One observer, though, had more practical concerns. Observing the heavyweight, and the thin wires suspending it, an unknown wit christened it “The Sword of Damocles.” Unknowingly, he predicted the future of VR; just like the Sword of Damocles cuts both ways, VR has found enormous success even as the prize it really wants, a revolution led by a headset on every desk, continues to elude it.
A Dream For The Future
Like so many technological marvels, virtual reality was first theorized in science fiction. In 1935, Stanley Weinbaum’s short story, Pygmalion’s Spectacles, more or less predicted it. The story follows a camera executive and a gnome-like professor who demonstrated a clever device using photography and chemistry to fool the viewer into seeing another world.
Unbelieving, still gripping the arms of that unseen chair, he was staring at a forest. But what a forest! Incredible, unearthly, beautiful! Smooth boles ascended inconceivably toward a brightening sky, trees bizarre as the forests of the Carboniferous age. Infinitely overhead swayed misty fronds, and the verdure showed brown and green in the heights. And there were birds — at least, curiously lovely pipings and twitterings were all about him though he saw no creatures — thin elfin whistlings like fairy bugles sounded softly.
In the ’50s and ’60s, Weinbaum’s unlikely vision became the preoccupation of oddballs, engineers, and most importantly, computer scientists. Recreating reality, and doing so perfectly, was the core goal of computer graphics engineers, and in 1978, the first real breakthrough arrived: The Aspen Movie Map. Using a combination of photography techniques not unlike those of Google Street View and polygon rendering, MIT researchers created a shockingly accurate, for the time, look at the city of Aspen in winter and summer. It was a demonstration that VR could be used to recreate, and simulate the real world.
This inspired Atari, at the time one of the biggest tech companies in America, to start its own virtual reality lab in 1982. Among the employees were Jaron Lanier, who first popularized the term virtual reality. When Atari shut down the lab due to the video game crash of 1984, Lanier took his ideas and technology and founded VPL Research.
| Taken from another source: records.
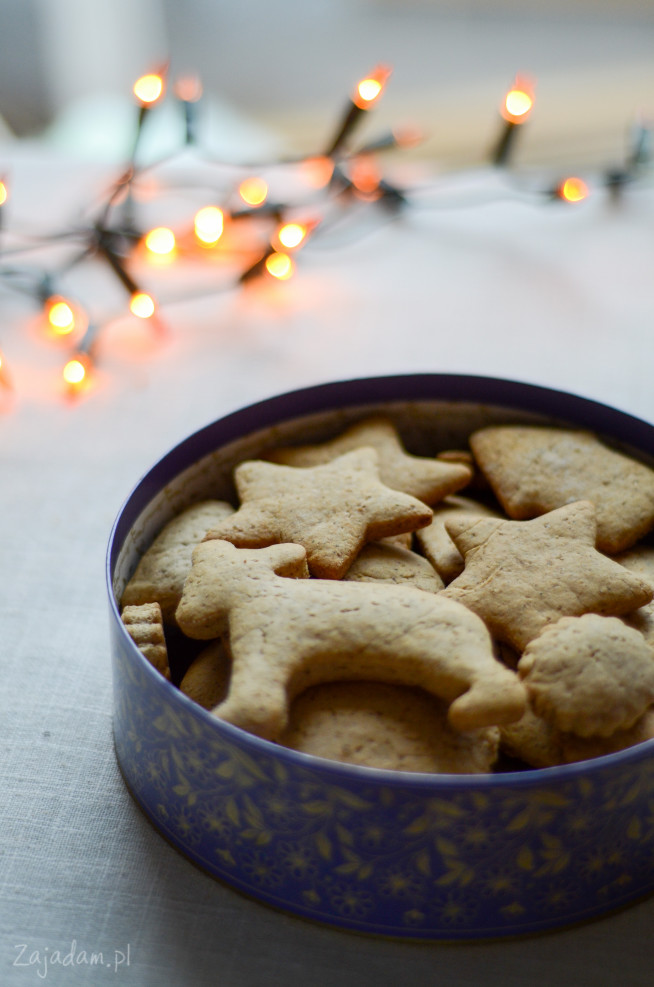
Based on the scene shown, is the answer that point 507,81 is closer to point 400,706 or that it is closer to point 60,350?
point 60,350

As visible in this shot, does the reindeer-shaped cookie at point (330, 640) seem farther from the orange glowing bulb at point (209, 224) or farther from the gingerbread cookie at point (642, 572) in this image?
the orange glowing bulb at point (209, 224)

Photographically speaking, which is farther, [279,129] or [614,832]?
[279,129]

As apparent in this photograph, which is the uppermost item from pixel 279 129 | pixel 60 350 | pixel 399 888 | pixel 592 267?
pixel 279 129

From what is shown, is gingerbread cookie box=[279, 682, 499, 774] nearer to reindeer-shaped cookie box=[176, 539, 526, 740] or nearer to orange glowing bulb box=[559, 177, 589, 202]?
reindeer-shaped cookie box=[176, 539, 526, 740]

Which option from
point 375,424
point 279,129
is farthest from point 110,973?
point 279,129

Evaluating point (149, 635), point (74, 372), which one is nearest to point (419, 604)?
point (149, 635)

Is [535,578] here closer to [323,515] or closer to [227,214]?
[323,515]
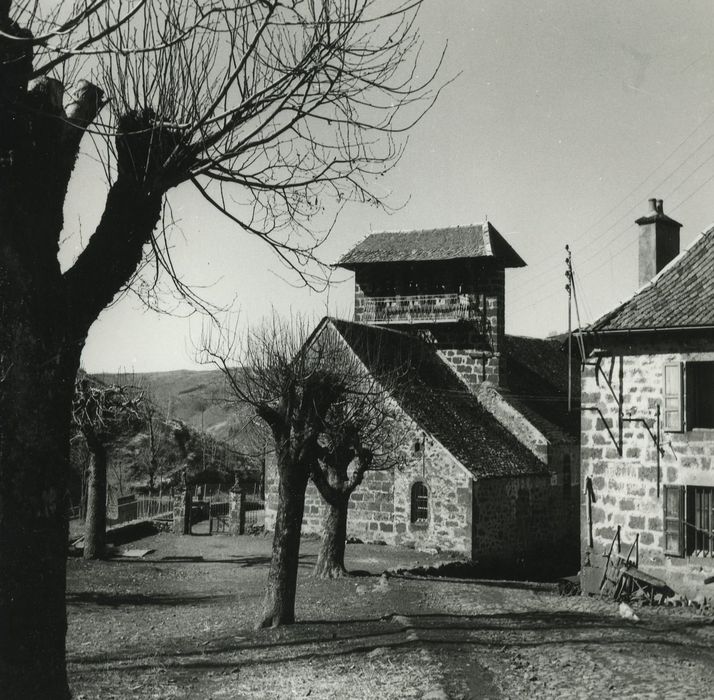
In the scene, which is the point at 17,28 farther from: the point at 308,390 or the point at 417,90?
the point at 308,390

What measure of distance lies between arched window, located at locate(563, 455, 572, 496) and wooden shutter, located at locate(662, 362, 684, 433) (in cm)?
1391

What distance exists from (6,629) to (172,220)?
3.82 metres

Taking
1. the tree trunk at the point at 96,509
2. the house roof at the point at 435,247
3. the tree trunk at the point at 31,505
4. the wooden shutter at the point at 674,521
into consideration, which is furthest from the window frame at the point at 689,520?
the house roof at the point at 435,247

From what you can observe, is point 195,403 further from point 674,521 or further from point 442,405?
point 674,521

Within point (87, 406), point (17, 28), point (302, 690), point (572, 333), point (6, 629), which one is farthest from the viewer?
point (87, 406)

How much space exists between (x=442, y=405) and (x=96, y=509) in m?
12.6

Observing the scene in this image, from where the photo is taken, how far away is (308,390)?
13.2 meters


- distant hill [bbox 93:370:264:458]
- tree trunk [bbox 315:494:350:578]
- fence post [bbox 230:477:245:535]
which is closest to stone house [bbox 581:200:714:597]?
tree trunk [bbox 315:494:350:578]

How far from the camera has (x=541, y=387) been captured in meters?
33.5

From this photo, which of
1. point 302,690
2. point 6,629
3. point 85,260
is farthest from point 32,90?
point 302,690

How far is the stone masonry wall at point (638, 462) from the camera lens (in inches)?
612

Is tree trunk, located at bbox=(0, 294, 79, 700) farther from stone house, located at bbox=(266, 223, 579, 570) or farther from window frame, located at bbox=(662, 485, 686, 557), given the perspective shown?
stone house, located at bbox=(266, 223, 579, 570)

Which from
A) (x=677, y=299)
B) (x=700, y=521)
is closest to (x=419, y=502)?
(x=700, y=521)

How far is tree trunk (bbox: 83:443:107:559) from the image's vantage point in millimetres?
21267
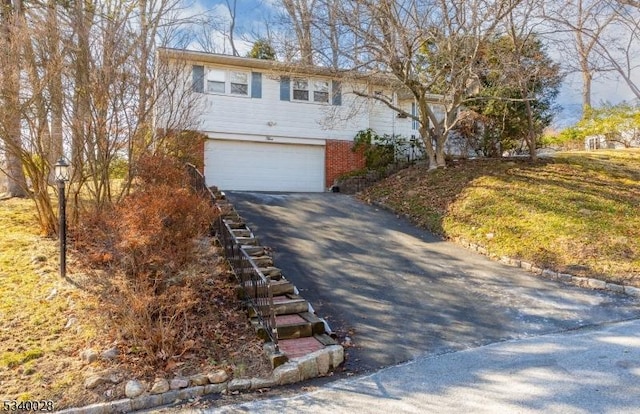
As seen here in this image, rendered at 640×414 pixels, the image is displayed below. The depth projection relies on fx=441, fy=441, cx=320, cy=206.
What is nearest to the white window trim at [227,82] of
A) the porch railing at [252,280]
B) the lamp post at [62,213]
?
the porch railing at [252,280]

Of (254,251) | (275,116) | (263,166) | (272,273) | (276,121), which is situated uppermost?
(275,116)

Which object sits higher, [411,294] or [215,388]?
[411,294]

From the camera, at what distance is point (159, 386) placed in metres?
4.25

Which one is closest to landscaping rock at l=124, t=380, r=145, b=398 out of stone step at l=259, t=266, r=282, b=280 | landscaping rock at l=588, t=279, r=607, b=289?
stone step at l=259, t=266, r=282, b=280

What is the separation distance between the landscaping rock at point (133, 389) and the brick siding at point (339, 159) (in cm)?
1259

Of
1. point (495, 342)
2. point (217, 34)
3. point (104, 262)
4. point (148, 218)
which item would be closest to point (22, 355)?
point (104, 262)

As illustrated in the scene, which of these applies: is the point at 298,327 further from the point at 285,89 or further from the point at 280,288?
the point at 285,89

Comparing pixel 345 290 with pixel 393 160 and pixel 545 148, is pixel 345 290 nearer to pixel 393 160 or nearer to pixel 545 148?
pixel 393 160

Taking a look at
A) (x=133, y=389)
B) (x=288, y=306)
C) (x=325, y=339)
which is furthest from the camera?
(x=288, y=306)

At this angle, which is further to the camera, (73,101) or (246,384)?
(73,101)

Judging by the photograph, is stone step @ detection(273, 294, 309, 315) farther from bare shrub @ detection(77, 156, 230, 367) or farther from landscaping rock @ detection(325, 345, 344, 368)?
landscaping rock @ detection(325, 345, 344, 368)

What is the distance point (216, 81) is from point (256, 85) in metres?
1.37

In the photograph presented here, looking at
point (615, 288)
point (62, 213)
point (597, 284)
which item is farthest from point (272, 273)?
point (615, 288)

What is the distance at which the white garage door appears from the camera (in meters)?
15.2
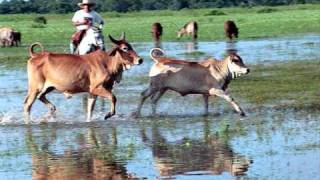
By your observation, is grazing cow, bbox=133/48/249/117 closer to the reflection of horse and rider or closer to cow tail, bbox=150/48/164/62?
cow tail, bbox=150/48/164/62

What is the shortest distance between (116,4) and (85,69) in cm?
10216

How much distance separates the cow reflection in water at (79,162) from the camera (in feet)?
28.6

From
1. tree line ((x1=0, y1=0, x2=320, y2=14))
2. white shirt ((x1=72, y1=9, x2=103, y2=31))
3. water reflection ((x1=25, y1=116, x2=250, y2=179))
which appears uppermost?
white shirt ((x1=72, y1=9, x2=103, y2=31))

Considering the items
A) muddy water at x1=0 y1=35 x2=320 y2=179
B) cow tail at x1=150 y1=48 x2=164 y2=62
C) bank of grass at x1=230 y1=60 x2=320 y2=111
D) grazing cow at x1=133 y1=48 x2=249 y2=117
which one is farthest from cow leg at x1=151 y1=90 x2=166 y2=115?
bank of grass at x1=230 y1=60 x2=320 y2=111

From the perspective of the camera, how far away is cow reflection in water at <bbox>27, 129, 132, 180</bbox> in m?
8.73

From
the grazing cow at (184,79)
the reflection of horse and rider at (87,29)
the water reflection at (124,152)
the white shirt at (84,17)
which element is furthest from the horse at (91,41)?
the water reflection at (124,152)

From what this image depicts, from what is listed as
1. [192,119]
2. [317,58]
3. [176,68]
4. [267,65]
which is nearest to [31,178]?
[192,119]

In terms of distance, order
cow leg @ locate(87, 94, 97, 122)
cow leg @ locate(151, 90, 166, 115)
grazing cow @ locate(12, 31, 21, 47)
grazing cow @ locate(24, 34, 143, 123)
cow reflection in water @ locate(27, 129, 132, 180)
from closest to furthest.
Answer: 1. cow reflection in water @ locate(27, 129, 132, 180)
2. cow leg @ locate(87, 94, 97, 122)
3. grazing cow @ locate(24, 34, 143, 123)
4. cow leg @ locate(151, 90, 166, 115)
5. grazing cow @ locate(12, 31, 21, 47)

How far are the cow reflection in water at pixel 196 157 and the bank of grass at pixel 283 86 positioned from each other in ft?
10.3

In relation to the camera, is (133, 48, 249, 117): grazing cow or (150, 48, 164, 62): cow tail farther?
(150, 48, 164, 62): cow tail

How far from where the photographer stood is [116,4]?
115 meters

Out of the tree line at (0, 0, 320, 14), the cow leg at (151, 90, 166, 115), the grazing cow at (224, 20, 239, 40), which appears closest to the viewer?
the cow leg at (151, 90, 166, 115)

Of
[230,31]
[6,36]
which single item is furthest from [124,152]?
[6,36]

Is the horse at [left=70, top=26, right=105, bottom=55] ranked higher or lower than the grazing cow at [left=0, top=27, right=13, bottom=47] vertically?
higher
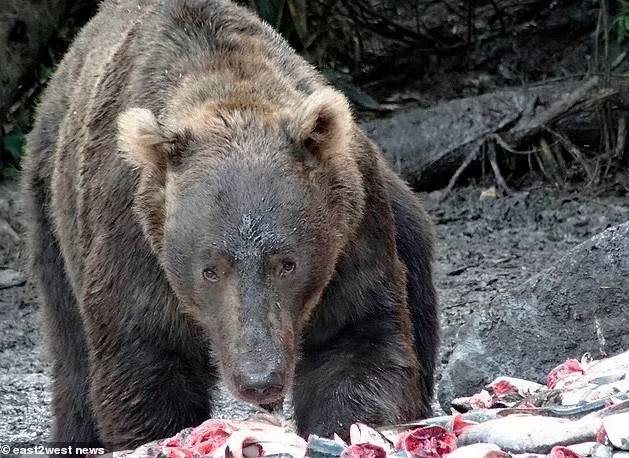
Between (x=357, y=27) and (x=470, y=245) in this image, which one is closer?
(x=470, y=245)

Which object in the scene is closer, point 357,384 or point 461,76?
point 357,384

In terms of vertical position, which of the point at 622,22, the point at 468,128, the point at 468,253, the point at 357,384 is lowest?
the point at 468,253

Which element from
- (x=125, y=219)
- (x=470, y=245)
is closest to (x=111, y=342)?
(x=125, y=219)

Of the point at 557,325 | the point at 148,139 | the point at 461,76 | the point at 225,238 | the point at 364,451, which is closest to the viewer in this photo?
the point at 364,451

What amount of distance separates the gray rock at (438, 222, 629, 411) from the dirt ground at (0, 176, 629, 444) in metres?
1.19

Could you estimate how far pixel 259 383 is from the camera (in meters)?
4.66

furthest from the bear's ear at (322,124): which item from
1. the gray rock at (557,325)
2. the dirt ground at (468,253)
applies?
the dirt ground at (468,253)

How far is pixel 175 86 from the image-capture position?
5832mm

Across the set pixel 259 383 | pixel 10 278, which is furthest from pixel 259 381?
pixel 10 278

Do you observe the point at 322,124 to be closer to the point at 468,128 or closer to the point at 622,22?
the point at 468,128

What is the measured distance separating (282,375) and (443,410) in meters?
2.56

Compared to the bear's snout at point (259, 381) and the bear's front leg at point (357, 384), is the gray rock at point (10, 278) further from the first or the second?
the bear's snout at point (259, 381)

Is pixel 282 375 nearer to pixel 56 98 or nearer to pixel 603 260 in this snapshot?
pixel 603 260

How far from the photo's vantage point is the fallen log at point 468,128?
12.5 m
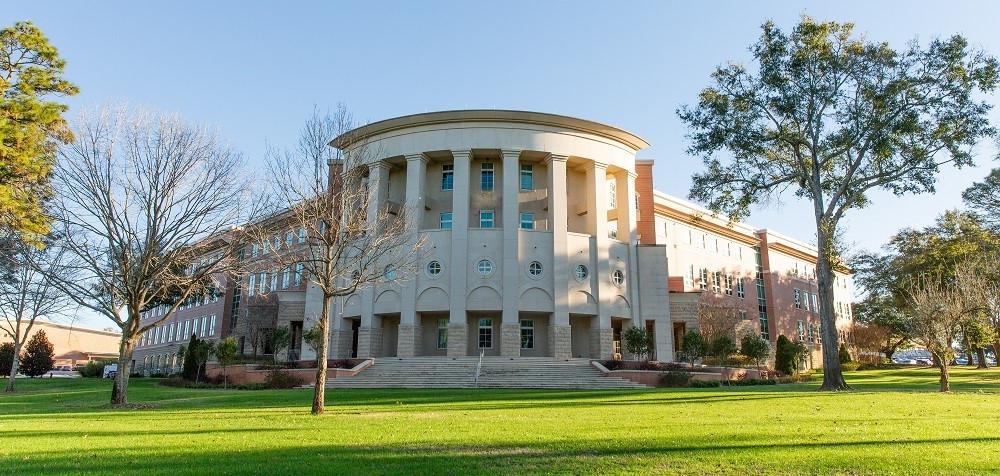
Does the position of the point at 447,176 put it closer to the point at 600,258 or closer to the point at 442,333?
the point at 442,333

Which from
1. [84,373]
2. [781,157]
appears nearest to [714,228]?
[781,157]

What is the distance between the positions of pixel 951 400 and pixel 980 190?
33507 mm

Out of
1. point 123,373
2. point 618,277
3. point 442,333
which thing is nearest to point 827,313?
point 618,277

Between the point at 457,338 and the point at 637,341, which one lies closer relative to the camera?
the point at 637,341

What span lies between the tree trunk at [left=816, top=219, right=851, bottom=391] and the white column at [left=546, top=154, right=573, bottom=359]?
15.0m

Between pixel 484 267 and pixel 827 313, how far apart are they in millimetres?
18879

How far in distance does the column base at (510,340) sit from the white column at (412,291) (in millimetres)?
5037

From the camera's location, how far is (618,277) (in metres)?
39.8

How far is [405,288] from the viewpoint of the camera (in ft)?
123

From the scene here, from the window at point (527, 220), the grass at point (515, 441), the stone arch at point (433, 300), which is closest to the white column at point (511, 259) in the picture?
the window at point (527, 220)

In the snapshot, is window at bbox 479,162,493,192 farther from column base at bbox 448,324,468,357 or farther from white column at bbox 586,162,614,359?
column base at bbox 448,324,468,357

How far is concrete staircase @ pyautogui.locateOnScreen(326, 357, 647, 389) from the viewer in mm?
28672

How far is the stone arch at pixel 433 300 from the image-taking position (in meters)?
37.2

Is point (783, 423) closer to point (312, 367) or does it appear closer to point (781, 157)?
point (781, 157)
Meanwhile, across the Atlantic, post-graduate student Jonathan Waldern founded W Industries, a company that was building off his groundbreaking research, in his garage.
Lanier’s interest wasn’t in games, but in creating virtual worlds for practical purposes; VPL was short for “visual programming language.” Lanier had grander ambitions, but to start with, he wanted to make programming a computer as simple as drawing a picture. VR, in Lanier’s view, was a means to a technological revolution. The idea was total immersion, and to that end, Lanier created the components of VR we know so well, the headset, which Lanier called the Eye Phone, and the Data Glove.
But world-changing revolutions aren’t cheap. VPL’s VR rig needed over 6,000 microcontrollers (tiny computers on a chip, a job they ultimately hired a contractor to help with since he was the only one that could program them) and supercomputers that dwarfed the power available from desktop PCs at the time. The cutting edge in consumer computers when VR was being pioneered could perform 40,000,000 operations a second. For comparison, the iPhone 7 is fifty-one times as fast.